De Mathieu Bablet, j’ai coutume de dire qu’il fait les meilleures BD que je n’ai jamais envie de relire. Son dernier opus, Silent Jenny, est un peu dans ce ton.
Ambiance post-apo, avec une planète devenue aride, où la vie animale semble avoir disparu et où subsistent quelques îlots d’occupation humaine: une poignée de ville et avant-postes, des peuplades nomades, mais aussi des grandes tours abritant Pyrrhocorp, la dernière entreprise.
Dans ce monde, Jenny est une microïde: une sorte de mercenaire dont le travail est de retrouver des abeilles. Pour cela, elle dispose d’une technologie qui lui permet de rapetisser et de fouiller certains vestiges enfouis. Si elle travaille pour Pyrrhocorp, elle fait également partie d’une monade, une communauté mobile qui rappelle un peu le Château ambulant mis en images par Miyazaki.



Silent Jenny, c’est le croisement de plusieurs fils narratifs: la quête initiale de Jenny, pour retrouver des abeilles encore en vie, puis une sorte de fuite en avant toujours plus profondément dans l’infiniment petit, à la recherche de la paix, ou la mort, peut-être?
C’est aussi la vie de la monade, qui vit sous la menace constante des éléments et de certaines tribus hostiles, sans parler de l’usure des pièces mécaniques ou la recherche de nourriture et d’eau. Une société en apparence progressiste, mais qui cache en son sein des failles plus profondes qu’il n’y paraît.
Et puis il y a Pyrrhocorp, une anomalie absurde, un reste de vie corporate dans un monde qui, visiblement, n’a pas besoin d’eux et qui semble fonctionner au moyen d’une bureaucratie ubuesque.
Certains croisements tiendront plus de la collision que d’autre chose.
Tout ceci, Silent Jenny le raconte dans un énorme volume de plus de 300 pages, constellé d’éléments graphiques incongrus, comme des notices de sécurité ou des dessins d’enfants. Il y a aussi des cartes topographiques qui mettent en lumière un monde à l’abandon.
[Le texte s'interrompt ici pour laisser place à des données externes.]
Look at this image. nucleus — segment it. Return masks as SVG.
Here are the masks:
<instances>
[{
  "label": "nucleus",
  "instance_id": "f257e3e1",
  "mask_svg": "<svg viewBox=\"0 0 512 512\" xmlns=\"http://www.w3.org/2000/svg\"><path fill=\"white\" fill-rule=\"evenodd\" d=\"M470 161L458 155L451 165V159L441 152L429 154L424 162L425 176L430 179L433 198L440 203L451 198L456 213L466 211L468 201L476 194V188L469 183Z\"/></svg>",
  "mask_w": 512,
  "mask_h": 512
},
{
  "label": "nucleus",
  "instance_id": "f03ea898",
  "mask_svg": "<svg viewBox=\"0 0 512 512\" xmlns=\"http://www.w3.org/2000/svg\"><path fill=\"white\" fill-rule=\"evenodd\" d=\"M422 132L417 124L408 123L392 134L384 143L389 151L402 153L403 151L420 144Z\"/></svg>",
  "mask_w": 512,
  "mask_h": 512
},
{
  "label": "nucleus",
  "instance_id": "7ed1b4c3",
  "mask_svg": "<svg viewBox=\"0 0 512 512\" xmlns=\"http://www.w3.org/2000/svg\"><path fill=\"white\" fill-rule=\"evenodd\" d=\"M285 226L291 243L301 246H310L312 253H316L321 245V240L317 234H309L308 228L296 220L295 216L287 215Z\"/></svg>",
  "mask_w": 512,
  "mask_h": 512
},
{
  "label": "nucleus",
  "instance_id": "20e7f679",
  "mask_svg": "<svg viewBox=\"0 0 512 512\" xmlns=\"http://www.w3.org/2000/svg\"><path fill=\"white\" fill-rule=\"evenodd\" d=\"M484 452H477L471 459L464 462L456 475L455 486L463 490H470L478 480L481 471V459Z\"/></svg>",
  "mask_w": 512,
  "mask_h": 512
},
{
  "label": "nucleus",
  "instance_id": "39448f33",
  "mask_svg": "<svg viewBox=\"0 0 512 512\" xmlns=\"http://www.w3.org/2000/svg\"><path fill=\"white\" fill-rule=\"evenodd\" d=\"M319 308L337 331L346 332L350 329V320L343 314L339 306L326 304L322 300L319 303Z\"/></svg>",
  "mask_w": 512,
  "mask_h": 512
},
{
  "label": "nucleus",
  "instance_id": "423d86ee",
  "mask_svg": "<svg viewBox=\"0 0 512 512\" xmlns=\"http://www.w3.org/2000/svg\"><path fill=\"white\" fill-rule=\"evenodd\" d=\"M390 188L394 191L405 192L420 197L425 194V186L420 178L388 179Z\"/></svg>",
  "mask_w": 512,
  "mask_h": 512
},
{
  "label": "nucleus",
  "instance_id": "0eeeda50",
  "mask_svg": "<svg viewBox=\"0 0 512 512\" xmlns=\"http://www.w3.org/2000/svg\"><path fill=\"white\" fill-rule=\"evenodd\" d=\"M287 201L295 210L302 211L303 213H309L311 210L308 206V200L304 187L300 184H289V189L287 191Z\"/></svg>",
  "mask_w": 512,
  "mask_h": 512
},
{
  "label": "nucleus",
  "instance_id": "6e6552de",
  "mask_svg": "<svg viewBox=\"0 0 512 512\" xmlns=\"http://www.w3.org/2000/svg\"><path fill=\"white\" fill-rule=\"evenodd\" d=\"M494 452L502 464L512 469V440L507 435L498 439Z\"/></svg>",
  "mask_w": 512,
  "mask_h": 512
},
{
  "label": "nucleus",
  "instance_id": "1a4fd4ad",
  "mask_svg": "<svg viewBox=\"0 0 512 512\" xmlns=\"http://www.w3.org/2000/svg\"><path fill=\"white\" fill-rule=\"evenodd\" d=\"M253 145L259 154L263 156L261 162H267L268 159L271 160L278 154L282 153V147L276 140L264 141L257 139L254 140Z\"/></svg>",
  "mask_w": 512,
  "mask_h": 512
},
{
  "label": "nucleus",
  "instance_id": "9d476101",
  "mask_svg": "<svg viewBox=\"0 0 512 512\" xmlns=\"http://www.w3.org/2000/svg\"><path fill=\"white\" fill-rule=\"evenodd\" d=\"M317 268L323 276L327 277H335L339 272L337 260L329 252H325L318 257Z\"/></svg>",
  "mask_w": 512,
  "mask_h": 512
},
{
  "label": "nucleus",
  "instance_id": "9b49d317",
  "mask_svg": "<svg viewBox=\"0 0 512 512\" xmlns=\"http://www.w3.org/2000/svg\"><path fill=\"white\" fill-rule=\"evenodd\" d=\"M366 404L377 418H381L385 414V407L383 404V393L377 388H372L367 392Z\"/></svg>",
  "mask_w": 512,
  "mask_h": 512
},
Graphiquement, c’est impressionnant, même si je ne suis toujours pas fan du style de Mathieu Bablet. Disons que ses paysages sont impressionnants, mais les personnages semblent être eux aussi faits de pierre aride. Narrativement, ça pourrait être très déprimant – et ça l’est parfois – mais il reste toujours un fond d’espoir. Probablement à court terme, mais il existe.
J’avoue, j’ai failli ne pas chroniquer Silent Jenny – comme je n’ai pas chroniqué Shangri-La, que j’avais trouvé très déprimant. Mais je me suis quand même replongé dans ce tome et j’ai pu y trouver des éléments plus positifs que je ne l’avais craint. Soyons franc, ce n’est pas turbo joyeux, mais c’est moins noir que beaucoup de post-apo.


17/03/2026 at 09:03
Ah bah, 300 pages de personnages moches à mourir. Et en plus c’est déprimant. Pfou… t’es courageux.
Note: le premier thumb est microscopique, si jamais.
17/03/2026 at 09:10
Ben tu vois, je pensais pareil après ma première lecture, mais je suis plus nuancé en l’ayant relu.
17/03/2026 at 12:52
Je n’ai pas encore lu celle-ci mais je sais déjà que mon avis sera très proche du tien tant on pourrait le résumer en : Mathieu Bablet fait du Mathieu Bablet – ce qu’on ne peut clairement pas lui reprocher et ce qui n’est pas franchement une mauvaise nouvelle.